【2102】 交響曲君に切ないキスを  (時山 モナカ 2007-01-03 19:55:04)


【No:2089】の本編開幕ですよ〜

 桜の木の下には死体が埋められているとはよく言った話だが、その死体が歌を歌うなどと言う話は聞いたことがなかった。


 ある昼休み二人の生徒が会話していた。
「…ですって。乃梨子さんは聞いたことがありますか?」
「美幸さん。ちょっと話がよく分からなかったからもう一回言ってくれる?」
 話すら聞いてなかったとは言えず、乃梨子はごまかすようにそう言った。
「仕方ありませんわね。」
 ここはリリアン女学園である。上品なお嬢様たちが通っている学園であり、疑うという事をあまりしない人が多いので、二条乃梨子はよくこのような手を使っていた。
「最近講堂あたりで幽霊が出たって言う話があるんですよ。」
「へ〜。どんな感じなの?」
「放課後に講堂の裏手の桜の木の辺りから、何か音楽が聞こえてくるんですって。よく聞いてみるとその音は歌声で、近づいてみるとリリアンの制服を着た女の子が立っていたんですわ。」
「生徒の誰かじゃないの?」
「その方は見てすぐに逃げてしまったから、そうかもしれませんけど…。」
「いいえ。幽霊で間違いありませんわ。」
「と、瞳子さん…」
 よく目立つ縦ロールの彼女は松平瞳子という。
「あんな場所で歌を歌う人なんているはずがありませんもの。」
「それはそうだけど…」
 講堂は高等部の校舎の裏手にあり、人通りはあまり多くない。その裏手ともなれば人はほとんどいない。
「あんな場所にいるのは変質者か、そうでなければ幽霊に決まっていますわ。」
「じゃあ放課後に確かめに行ってみる?」
「ほ…放課後は演劇部の練習がありますので。美幸さん達はどうなんですか?」
「わ…私と敦子さんは聖書朗読のクラブもありますし…」
 完全に二人の声は裏返っていた。
「そ…そうですわ。可南子さんならどうでしょう。」
 名前に出たのは細川可南子。バスケット部に所属しているが、瞳子とは犬猿の仲なので、名前に出るのは難しいことではなかった。
「バスケット部はほぼ毎日活動していますけど…」
「それならいいよ。一人で行くから。」
「「の、乃梨子さん?」」
 二人の声がきれいに重なった。
「一人ではいけませんわ。誰かがついていないと何が起こるかわかりませんわ。」
「そうですよ。あなたが断っても絶対誰かついて行かせますから。」
「じゃあ誰が行くの?」
「「え………」」
「今日がダメなんですわ。日取りを変えてみてはどうです?」
「それがいいと思いますよ。」
「真実を一日でも早く知りたくないの?」
「それは…」
「大丈夫だから。いざとなったら逃げればいいだけだし。」
「じゃ…じゃあ。」
「お願いいたしますわ。」
 声が若干嬉しそうなのが気になったが乃梨子は放課後に一人で講堂に行ってみることにした。

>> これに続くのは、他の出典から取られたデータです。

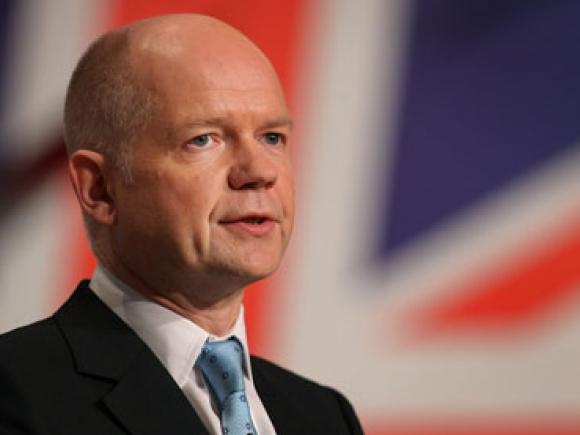 William Hague demisionează din postul de ministru de externe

「途中まではついていきますから。あとはお願いしますね。」
 美幸と敦子が少し腰が引き気味ながらも乃梨子につきあっていた。
「本当に一人でいいんですか?」
「あなた達は来れないんでしょ?」
「「はい!」」
「…まあいいけど。他に来れる人もいないしね。」
 そうこういってるうちに講堂の前に着いた。
「では…ここで。」
「頑張ってくださいね。」
 何を頑張ればいいのか分からないながらも乃梨子は講堂の裏手にある桜に近づいていった。
 歌が。聞こえた。
 乃梨子は歌が聞こえる方向に少しづつ歩いていった。ふと歌が止んだ。
 そのとき乃梨子が見たのは、まさに聖母マリアとその母であった。
「「ごきげんよう」」
「ご…ごきげんよう」
 乃梨子の顔は少しひきつっていた。
「この桜を見に来たの?」
「え…ええ」
「そろそろ桜も散る頃だし、いい時期に来たね」
 乃梨子は答えるのに必死で、目的を忘れるところだった。
「そろそろ会議が始まりそうだけど」
「もうそんな時間なんですか?」
「3時55分だから急がないと」
「あ、花びらが」
「取ってくれるのかな?」
 そう言うと短い髪の女性が後ろを向いた。触ってみると温かくちゃんとした人間であることは分かった。もう一人の巻き毛の女性もそうだった。
「時間ないね。志摩子、急ぐよ」
「はい。お姉さま」
 巻き毛の女性がシマコという名前だと分かっただけでも収穫だろう。あまりに綺麗だった二人を思い出しながら、乃梨子はゆっくりと帰り道についた。